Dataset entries

○ ○ ○

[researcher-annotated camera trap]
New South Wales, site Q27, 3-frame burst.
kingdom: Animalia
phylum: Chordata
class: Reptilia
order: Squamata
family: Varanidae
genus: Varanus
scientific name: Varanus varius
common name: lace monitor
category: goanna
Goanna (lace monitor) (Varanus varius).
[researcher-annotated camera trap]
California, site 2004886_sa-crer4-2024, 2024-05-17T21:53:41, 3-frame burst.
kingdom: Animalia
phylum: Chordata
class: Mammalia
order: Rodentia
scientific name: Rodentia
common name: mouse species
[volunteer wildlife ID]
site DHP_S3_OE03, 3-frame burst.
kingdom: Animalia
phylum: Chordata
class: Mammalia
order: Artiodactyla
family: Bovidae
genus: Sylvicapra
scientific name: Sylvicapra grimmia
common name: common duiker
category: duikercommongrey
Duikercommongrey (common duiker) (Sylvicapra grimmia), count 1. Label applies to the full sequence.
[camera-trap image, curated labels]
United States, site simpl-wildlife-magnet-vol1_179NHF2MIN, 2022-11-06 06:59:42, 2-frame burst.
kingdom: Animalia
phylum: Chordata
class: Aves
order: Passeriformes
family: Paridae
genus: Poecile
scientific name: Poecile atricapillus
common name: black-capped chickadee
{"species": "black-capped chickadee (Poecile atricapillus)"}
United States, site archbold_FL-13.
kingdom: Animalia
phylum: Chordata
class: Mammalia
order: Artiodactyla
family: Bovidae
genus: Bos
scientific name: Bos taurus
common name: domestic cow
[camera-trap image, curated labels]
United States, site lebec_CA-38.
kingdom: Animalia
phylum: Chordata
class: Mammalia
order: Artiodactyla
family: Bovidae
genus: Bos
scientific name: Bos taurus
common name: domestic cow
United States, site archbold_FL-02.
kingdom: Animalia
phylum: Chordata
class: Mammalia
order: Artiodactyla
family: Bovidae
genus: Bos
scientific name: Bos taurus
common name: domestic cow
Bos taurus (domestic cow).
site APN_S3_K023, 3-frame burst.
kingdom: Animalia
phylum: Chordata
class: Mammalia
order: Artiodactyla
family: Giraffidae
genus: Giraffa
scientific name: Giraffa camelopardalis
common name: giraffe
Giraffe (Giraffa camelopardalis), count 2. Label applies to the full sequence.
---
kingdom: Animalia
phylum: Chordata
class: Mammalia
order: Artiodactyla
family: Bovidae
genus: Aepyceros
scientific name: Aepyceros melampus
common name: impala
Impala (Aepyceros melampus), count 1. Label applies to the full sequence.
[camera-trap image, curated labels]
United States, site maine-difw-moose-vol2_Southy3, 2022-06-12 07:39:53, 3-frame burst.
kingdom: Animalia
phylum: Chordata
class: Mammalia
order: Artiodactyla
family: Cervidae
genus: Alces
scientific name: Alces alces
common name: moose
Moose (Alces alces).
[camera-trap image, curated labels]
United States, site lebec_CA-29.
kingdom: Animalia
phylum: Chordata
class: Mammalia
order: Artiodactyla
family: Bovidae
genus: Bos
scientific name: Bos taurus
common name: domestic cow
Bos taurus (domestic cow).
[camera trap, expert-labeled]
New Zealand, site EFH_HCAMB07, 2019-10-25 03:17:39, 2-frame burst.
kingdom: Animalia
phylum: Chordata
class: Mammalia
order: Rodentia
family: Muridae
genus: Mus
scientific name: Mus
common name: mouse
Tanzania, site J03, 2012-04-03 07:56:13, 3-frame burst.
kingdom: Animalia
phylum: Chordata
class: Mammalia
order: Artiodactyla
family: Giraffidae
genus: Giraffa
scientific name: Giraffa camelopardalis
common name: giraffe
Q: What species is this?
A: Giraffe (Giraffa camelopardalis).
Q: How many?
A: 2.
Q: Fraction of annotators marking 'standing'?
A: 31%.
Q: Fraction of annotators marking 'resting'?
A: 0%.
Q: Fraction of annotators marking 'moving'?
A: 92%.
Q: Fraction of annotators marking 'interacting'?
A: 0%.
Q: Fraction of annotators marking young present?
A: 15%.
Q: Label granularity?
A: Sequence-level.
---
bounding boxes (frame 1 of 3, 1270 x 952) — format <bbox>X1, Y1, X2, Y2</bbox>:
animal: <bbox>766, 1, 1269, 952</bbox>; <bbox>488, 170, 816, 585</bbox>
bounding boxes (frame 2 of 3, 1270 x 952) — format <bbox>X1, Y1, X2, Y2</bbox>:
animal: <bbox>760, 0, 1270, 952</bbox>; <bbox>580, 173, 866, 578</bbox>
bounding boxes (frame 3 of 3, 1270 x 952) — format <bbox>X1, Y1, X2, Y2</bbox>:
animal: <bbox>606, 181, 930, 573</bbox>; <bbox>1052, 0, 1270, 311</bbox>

○ ○ ○

**Problem description**
Go through the entries and restate each one exactly.

**Written answer**
[researcher-annotated camera trap]
New South Wales, site Q27, 3-frame burst.
kingdom: Animalia
phylum: Chordata
class: Reptilia
order: Squamata
family: Varanidae
genus: Varanus
scientific name: Varanus varius
common name: lace monitor
category: goanna
Goanna (lace monitor) (Varanus varius).
[researcher-annotated camera trap]
California, site 2004886_sa-crer4-2024, 2024-05-17T21:53:41, 3-frame burst.
kingdom: Animalia
phylum: Chordata
class: Mammalia
order: Rodentia
scientific name: Rodentia
common name: mouse species
[volunteer wildlife ID]
site DHP_S3_OE03, 3-frame burst.
kingdom: Animalia
phylum: Chordata
class: Mammalia
order: Artiodactyla
family: Bovidae
genus: Sylvicapra
scientific name: Sylvicapra grimmia
common name: common duiker
category: duikercommongrey
Duikercommongrey (common duiker) (Sylvicapra grimmia), count 1. Label applies to the full sequence.
[camera-trap image, curated labels]
United States, site simpl-wildlife-magnet-vol1_179NHF2MIN, 2022-11-06 06:59:42, 2-frame burst.
kingdom: Animalia
phylum: Chordata
class: Aves
order: Passeriformes
family: Paridae
genus: Poecile
scientific name: Poecile atricapillus
common name: black-capped chickadee
{"species": "black-capped chickadee (Poecile atricapillus)"}
United States, site archbold_FL-13.
kingdom: Animalia
phylum: Chordata
class: Mammalia
order: Artiodactyla
family: Bovidae
genus: Bos
scientific name: Bos taurus
common name: domestic cow
[camera-trap image, curated labels]
United States, site lebec_CA-38.
kingdom: Animalia
phylum: Chordata
class: Mammalia
order: Artiodactyla
family: Bovidae
genus: Bos
scientific name: Bos taurus
common name: domestic cow
United States, site archbold_FL-02.
kingdom: Animalia
phylum: Chordata
class: Mammalia
order: Artiodactyla
family: Bovidae
genus: Bos
scientific name: Bos taurus
common name: domestic cow
Bos taurus (domestic cow).
site APN_S3_K023, 3-frame burst.
kingdom: Animalia
phylum: Chordata
class: Mammalia
order: Artiodactyla
family: Giraffidae
genus: Giraffa
scientific name: Giraffa camelopardalis
common name: giraffe
Giraffe (Giraffa camelopardalis), count 2. Label applies to the full sequence.
---
kingdom: Animalia
phylum: Chordata
class: Mammalia
order: Artiodactyla
family: Bovidae
genus: Aepyceros
scientific name: Aepyceros melampus
common name: impala
Impala (Aepyceros melampus), count 1. Label applies to the full sequence.
[camera-trap image, curated labels]
United States, site maine-difw-moose-vol2_Southy3, 2022-06-12 07:39:53, 3-frame burst.
kingdom: Animalia
phylum: Chordata
class: Mammalia
order: Artiodactyla
family: Cervidae
genus: Alces
scientific name: Alces alces
common name: moose
Moose (Alces alces).
[camera-trap image, curated labels]
United States, site lebec_CA-29.
kingdom: Animalia
phylum: Chordata
class: Mammalia
order: Artiodactyla
family: Bovidae
genus: Bos
scientific name: Bos taurus
common name: domestic cow
Bos taurus (domestic cow).
[camera trap, expert-labeled]
New Zealand, site EFH_HCAMB07, 2019-10-25 03:17:39, 2-frame burst.
kingdom: Animalia
phylum: Chordata
class: Mammalia
order: Rodentia
family: Muridae
genus: Mus
scientific name: Mus
common name: mouse
Tanzania, site J03, 2012-04-03 07:56:13, 3-frame burst.
kingdom: Animalia
phylum: Chordata
class: Mammalia
order: Artiodactyla
family: Giraffidae
genus: Giraffa
scientific name: Giraffa camelopardalis
common name: giraffe
Q: What species is this?
A: Giraffe (Giraffa camelopardalis).
Q: How many?
A: 2.
Q: Fraction of annotators marking 'standing'?
A: 31%.
Q: Fraction of annotators marking 'resting'?
A: 0%.
Q: Fraction of annotators marking 'moving'?
A: 92%.
Q: Fraction of annotators marking 'interacting'?
A: 0%.
Q: Fraction of annotators marking young present?
A: 15%.
Q: Label granularity?
A: Sequence-level.
---
bounding boxes (frame 1 of 3, 1270 x 952) — format <bbox>X1, Y1, X2, Y2</bbox>:
animal: <bbox>766, 1, 1269, 952</bbox>; <bbox>488, 170, 816, 585</bbox>
bounding boxes (frame 2 of 3, 1270 x 952) — format <bbox>X1, Y1, X2, Y2</bbox>:
animal: <bbox>760, 0, 1270, 952</bbox>; <bbox>580, 173, 866, 578</bbox>
bounding boxes (frame 3 of 3, 1270 x 952) — format <bbox>X1, Y1, X2, Y2</bbox>:
animal: <bbox>606, 181, 930, 573</bbox>; <bbox>1052, 0, 1270, 311</bbox>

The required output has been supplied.